### Exercise requirements
Look through the records that follow. Copy every line containing the word "quagga".

### Available records
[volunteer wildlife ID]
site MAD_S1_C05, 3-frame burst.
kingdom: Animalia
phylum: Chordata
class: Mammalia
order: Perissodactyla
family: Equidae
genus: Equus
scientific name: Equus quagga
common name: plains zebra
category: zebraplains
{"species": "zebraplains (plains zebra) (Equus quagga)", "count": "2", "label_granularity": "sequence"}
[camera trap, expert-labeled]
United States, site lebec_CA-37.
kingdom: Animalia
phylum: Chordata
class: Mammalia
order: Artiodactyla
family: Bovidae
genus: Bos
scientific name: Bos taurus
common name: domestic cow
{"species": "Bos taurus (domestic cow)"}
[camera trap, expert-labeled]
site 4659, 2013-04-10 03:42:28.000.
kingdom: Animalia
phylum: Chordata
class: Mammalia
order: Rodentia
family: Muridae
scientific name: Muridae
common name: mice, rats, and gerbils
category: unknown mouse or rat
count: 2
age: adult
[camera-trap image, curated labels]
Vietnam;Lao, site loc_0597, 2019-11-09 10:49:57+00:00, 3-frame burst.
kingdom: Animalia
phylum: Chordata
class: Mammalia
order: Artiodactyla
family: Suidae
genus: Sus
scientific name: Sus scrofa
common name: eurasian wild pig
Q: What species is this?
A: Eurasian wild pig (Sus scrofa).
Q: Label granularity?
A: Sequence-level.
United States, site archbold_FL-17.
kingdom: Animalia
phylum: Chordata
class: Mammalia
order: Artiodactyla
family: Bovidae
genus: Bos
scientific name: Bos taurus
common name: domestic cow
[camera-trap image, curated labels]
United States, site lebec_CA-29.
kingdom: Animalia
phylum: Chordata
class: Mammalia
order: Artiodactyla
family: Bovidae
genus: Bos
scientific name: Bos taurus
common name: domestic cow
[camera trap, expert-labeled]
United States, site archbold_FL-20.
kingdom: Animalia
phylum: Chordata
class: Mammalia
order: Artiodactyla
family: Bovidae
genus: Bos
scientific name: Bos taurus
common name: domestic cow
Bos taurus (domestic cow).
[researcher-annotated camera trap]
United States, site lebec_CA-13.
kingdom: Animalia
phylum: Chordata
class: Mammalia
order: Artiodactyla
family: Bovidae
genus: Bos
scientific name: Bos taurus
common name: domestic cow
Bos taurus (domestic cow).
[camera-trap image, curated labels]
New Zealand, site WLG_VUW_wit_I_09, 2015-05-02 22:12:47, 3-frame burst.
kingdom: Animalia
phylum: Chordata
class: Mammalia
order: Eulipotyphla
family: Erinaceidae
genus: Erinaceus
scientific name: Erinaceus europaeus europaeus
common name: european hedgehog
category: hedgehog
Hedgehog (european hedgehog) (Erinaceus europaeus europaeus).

### Solution to this task
scientific name: Equus quagga
{"species": "zebraplains (plains zebra) (Equus quagga)", "count": "2", "label_granularity": "sequence"}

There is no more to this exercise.